*** Records shown Section Begins ***

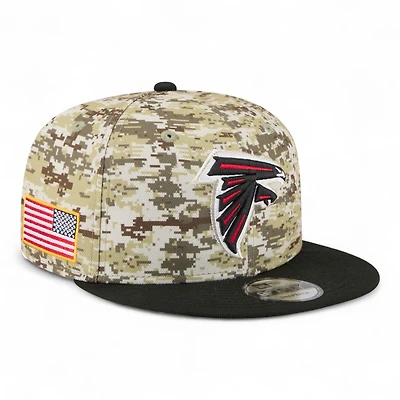 Atlanta Falcons 2025 NFL Salute to Service Fan Gear New Era 9FIFTY Snapback Hat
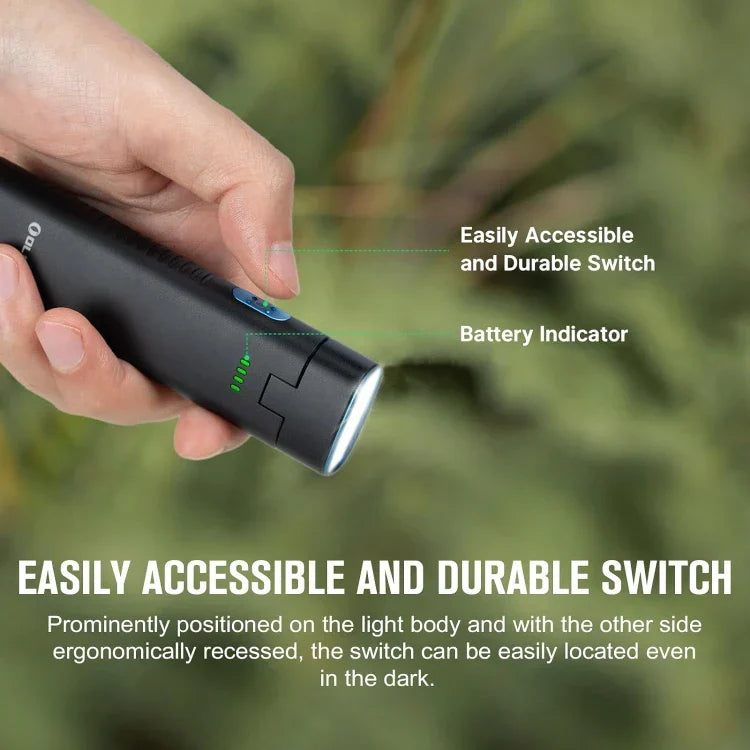 Olight Arkflex Adjustable Right Angle Flashlight – Black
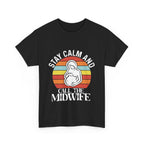 Camiseta de algodón grueso "Llama a la partera"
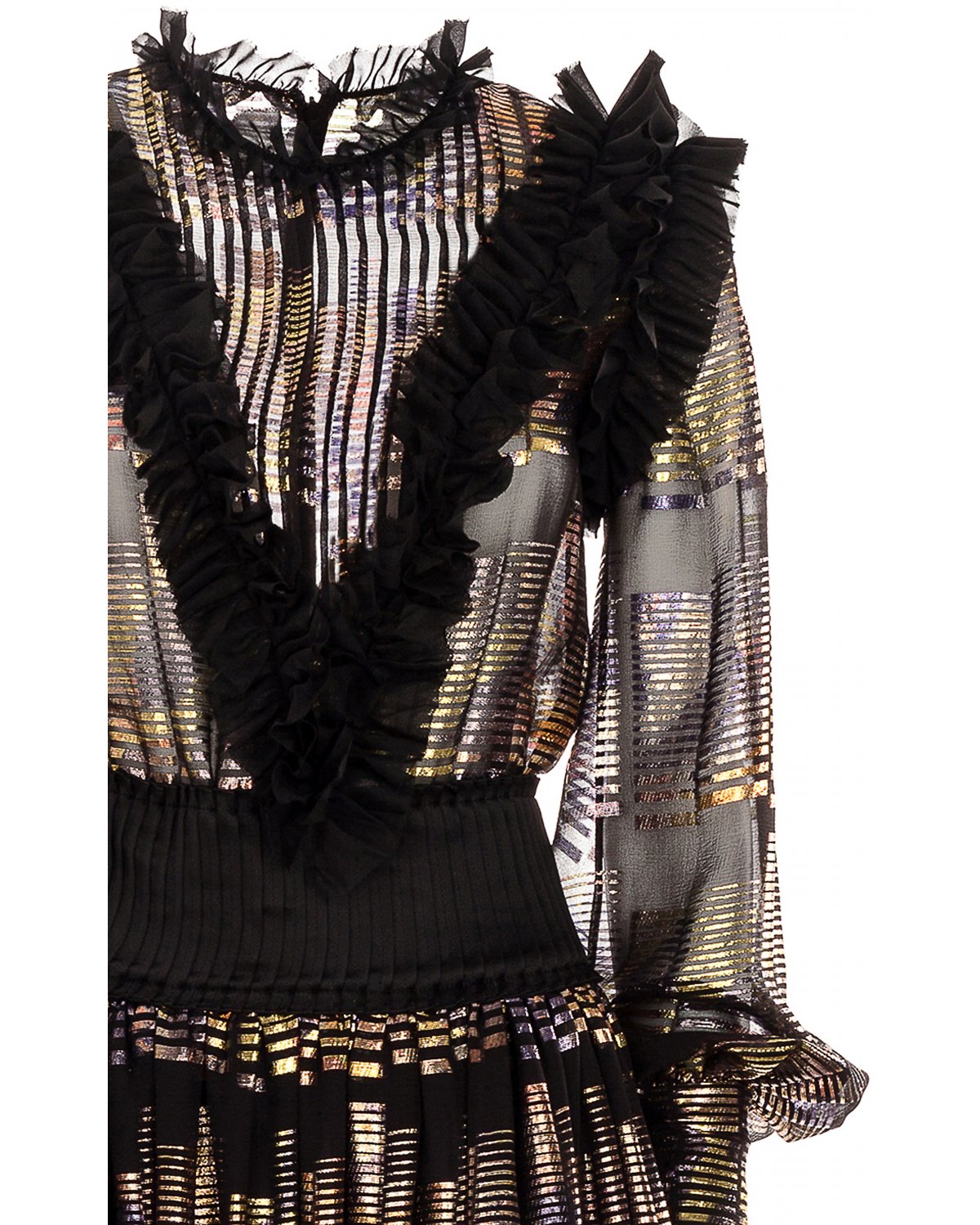Printed ruffle dress | Temporary Flash Sale | Genny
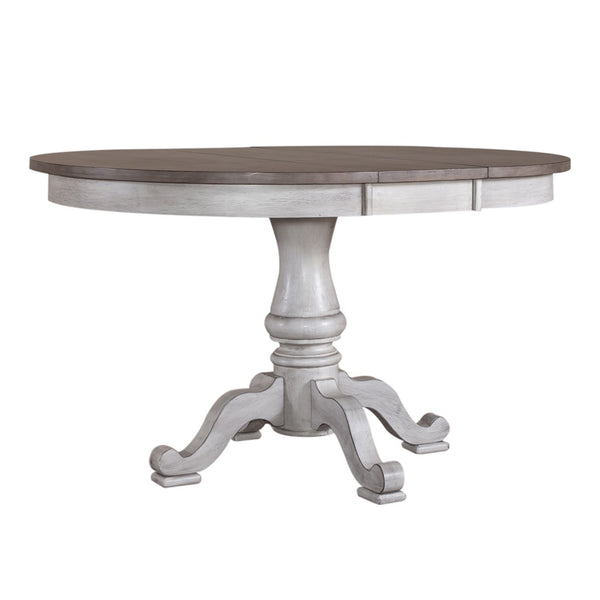 Ocean Isle 5 Piece Pedestal Table Set - 303W-CD-5PDS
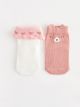 Printed Baby Girl Socks 2 Pieces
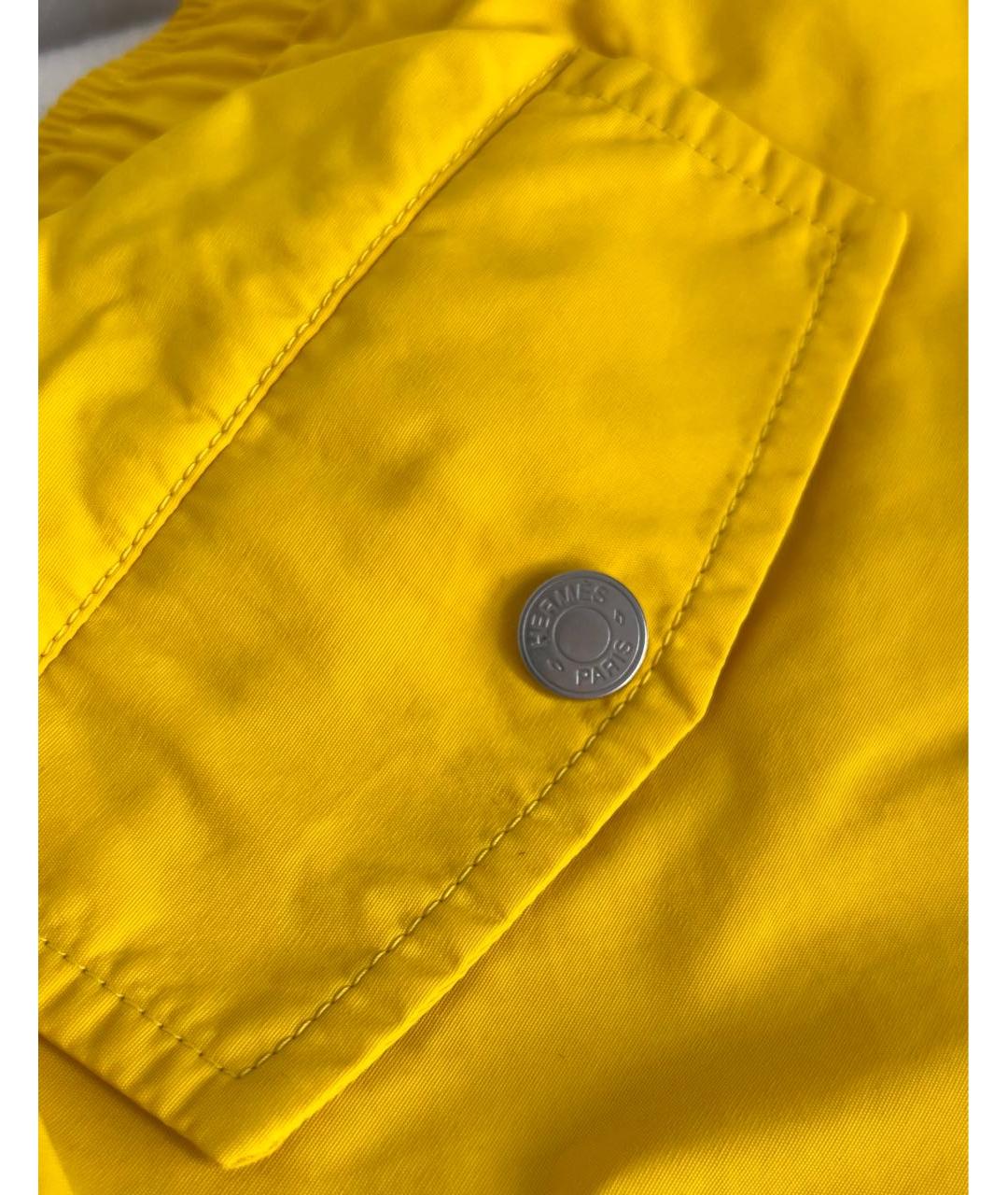 HERMES PRE-OWNED Желтые полиамидовые шорты, фото 3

*** Records shown Section Ends ***

→ **Activity**: Skip the pictures. Please copy exactly the lines from the one with "Printed Baby Girl Socks 2 Pieces" through the final line of the material above, both ends included.

→ **Worked solution**:
 Printed Baby Girl Socks 2 Pieces
 HERMES PRE-OWNED Желтые полиамидовые шорты, фото 3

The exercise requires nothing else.